が、泰然と背筋を伸ばして構える子平には、近寄りがたい雰囲気が漂っているらしい。客は足を止めず、早々と店先を去っていく。

「先生。それじゃあ、商売上がったりですわ。やはり店は、あっし一人でやりますんで、どうぞ自由にしていてください」

 久米吉が、苦笑した。

「役立たずで、すまぬ。では、お言葉に甘えて、約束の刻限までには戻る故、どこぞを歩いて参る」

 子平は一応、薬箱だけを手に持ち、店を後にした。往来の流れに沿って、江戸の中心に向かう。

 陽気に誘われてか、鳥たちの鳴き声が盛んであった。どこぞの朝餉の残り物でも、漁ってきたのやもしれぬ。

   8

 申の刻前に、久米吉は店を畳んだ。早仕舞である。

 周囲の店からは商売気のない男と思われているかもしれないが、それほど久米吉は川柳に会いたがっていた。

「先生。さあ、今度こそ参りましょう」

 大きな頬を緩めた久米吉と、昨日と同じ道を歩いた。

 明るく強い陽射しが、辻を照らしていた。この辺りは寺社・町家・武家地が入り混じっているので、僧形の者や武士、威勢のいい商人たちが闊歩している。

「それにしても、暑いですな。汗が、止まりませぬ」

 久米吉が懐から手拭を出して、額から首筋を拭った。

「もうすぐ川沿いに出る。さすれば、少しは涼しくなろう」

 子平は編笠を被っているため、久米吉よりはマシであった。が、厳しい寒さの蝦夷や仙台に慣れたせいか、江戸の暑さには弱くなっている。

 川の畔に沿うと、川風が涼を齎した。川面には、猪牙舟、屋根舟、渡し舟などが浮かび、それらの間を縫うように、時折は大型船が通っていく。江戸は、驚くほど水運が発達している。

 ほどなく、竜宝寺の門前に到着した。

 先に気づいたお春が、二人に手を振っていた。昨夜の暗闇の中でさえ白かったお春の肌の色は、透けるようだ。

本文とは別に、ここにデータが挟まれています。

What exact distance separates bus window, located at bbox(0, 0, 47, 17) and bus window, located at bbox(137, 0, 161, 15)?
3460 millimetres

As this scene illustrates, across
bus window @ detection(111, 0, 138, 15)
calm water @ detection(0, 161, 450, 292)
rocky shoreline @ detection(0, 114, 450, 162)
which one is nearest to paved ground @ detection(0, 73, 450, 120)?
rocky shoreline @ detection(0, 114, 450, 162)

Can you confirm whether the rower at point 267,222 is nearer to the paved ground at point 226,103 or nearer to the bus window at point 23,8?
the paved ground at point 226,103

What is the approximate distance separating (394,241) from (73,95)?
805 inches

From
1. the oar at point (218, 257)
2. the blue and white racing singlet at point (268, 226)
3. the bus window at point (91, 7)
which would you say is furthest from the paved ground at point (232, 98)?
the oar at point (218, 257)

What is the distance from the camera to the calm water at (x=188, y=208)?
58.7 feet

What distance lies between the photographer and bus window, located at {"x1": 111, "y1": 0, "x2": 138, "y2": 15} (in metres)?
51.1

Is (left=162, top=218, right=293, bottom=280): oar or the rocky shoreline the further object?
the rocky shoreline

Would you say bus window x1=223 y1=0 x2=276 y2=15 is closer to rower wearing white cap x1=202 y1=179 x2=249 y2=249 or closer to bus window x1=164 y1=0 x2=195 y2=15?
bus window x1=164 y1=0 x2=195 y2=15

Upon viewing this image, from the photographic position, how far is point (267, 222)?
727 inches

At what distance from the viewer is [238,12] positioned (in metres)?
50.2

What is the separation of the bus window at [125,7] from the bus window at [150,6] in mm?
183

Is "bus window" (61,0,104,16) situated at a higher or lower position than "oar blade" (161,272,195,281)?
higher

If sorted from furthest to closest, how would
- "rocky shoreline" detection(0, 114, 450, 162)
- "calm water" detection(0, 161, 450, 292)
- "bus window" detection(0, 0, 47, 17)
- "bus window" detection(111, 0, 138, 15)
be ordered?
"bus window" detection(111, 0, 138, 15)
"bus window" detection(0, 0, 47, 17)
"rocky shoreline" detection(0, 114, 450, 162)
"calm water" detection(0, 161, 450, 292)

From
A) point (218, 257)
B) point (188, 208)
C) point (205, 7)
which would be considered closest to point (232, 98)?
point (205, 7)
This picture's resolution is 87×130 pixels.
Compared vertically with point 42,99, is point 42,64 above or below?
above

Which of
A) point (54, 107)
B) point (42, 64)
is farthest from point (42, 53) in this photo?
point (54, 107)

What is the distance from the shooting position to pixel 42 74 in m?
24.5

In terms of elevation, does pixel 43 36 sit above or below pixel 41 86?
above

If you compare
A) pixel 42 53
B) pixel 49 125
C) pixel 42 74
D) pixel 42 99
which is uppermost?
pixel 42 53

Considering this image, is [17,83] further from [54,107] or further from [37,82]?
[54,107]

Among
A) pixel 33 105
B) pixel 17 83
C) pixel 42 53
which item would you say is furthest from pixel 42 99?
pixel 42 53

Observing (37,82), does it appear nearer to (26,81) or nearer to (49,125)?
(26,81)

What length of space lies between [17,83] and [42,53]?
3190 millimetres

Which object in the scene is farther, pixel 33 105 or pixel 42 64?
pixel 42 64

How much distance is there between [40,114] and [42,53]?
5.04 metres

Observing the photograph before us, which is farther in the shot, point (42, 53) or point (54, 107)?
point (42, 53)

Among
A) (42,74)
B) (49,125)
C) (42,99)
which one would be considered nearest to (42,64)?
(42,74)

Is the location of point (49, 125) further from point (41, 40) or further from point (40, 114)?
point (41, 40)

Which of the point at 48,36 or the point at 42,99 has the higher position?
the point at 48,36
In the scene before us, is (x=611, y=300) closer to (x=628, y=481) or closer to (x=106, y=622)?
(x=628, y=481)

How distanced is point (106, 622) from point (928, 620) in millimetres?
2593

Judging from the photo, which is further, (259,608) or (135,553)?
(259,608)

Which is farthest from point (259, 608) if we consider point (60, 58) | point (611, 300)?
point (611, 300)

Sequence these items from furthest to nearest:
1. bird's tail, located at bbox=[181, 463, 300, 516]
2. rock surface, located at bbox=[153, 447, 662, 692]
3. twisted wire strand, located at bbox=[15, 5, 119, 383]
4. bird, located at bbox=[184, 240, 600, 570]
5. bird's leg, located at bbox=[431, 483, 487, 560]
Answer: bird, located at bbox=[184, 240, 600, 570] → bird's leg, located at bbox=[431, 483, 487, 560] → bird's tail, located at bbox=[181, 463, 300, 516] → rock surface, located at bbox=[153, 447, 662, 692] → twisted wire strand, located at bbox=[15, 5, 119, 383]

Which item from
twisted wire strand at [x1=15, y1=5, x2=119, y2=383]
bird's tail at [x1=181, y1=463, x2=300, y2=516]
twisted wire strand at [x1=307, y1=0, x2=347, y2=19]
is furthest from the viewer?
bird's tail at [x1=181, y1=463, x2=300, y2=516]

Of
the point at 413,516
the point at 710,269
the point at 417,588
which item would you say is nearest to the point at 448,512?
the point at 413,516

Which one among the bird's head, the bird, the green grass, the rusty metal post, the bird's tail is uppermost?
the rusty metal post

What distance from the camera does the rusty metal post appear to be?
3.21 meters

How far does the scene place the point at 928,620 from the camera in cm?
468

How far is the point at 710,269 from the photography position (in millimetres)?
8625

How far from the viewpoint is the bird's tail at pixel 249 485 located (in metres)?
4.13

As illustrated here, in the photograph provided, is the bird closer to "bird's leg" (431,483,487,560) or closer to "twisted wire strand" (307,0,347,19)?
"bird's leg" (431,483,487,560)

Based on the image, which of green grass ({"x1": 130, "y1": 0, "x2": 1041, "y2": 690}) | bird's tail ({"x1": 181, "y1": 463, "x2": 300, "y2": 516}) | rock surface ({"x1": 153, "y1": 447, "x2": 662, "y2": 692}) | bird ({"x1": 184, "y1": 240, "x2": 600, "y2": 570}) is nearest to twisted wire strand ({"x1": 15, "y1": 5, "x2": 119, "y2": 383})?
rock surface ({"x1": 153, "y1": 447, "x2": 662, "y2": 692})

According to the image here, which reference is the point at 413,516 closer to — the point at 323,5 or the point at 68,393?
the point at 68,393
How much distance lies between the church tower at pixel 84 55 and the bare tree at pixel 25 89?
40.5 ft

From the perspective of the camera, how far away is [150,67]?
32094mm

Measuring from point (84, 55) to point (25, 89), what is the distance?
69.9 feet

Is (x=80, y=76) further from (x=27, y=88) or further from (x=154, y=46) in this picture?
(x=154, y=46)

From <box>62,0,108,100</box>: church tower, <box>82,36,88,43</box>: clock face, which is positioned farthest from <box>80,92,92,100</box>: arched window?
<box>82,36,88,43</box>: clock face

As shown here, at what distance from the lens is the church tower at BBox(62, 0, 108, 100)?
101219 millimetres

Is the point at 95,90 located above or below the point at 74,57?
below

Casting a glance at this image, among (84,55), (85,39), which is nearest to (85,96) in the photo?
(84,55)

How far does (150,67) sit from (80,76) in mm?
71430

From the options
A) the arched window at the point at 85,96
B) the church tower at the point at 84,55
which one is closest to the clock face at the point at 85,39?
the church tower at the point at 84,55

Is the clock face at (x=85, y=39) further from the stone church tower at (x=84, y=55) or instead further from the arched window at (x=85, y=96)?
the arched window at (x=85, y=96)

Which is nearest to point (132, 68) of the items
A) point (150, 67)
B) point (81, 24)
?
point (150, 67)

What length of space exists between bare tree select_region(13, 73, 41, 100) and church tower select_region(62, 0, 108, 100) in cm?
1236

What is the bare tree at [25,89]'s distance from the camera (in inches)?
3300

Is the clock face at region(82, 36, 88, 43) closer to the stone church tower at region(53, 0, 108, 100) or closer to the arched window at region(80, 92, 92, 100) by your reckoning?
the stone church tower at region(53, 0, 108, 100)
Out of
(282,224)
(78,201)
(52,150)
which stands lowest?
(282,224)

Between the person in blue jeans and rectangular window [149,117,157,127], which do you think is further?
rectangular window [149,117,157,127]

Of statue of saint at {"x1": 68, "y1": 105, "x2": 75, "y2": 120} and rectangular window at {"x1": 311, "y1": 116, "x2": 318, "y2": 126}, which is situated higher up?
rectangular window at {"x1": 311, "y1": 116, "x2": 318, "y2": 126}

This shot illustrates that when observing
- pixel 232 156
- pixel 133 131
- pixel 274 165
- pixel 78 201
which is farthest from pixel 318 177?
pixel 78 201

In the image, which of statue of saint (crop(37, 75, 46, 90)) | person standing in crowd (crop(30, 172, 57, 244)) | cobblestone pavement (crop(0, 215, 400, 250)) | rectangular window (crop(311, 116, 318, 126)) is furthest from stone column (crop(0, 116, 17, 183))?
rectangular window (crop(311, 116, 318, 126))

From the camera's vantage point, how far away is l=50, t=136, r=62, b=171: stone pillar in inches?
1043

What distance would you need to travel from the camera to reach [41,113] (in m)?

「先生。待ってましたよ。ちょっと前に、川柳先生が此処を通ったんです。その時に先生たちの話をしたら、家で待っていてくれ、と仰ってくださいました。今はちょうど、門前町界隈を見回っている途中だったようで。ですから、先に屋敷に行って、待たせて頂きましょう」

 お春が小袖の裾を揺らし、先を歩いた。子平と久米吉は、導かれるように後を行く。

 町奉行支配下の町名主は、町を支配する役人である。江戸では、町年寄三家の下の各町に町名主が置かれ、御触の伝達、人別調査、紛争の仲介や訴訟の付添いなどに従事した。 

故に川柳は、欠かさず見回りをして、町の状況を常に把握しておく必要があった。

 川柳の屋敷は、門前町から三町も歩かない場所にあった。屋敷というより、庵である。大きな寺社や武家屋敷の裏に、ひっそりと佇んでいた。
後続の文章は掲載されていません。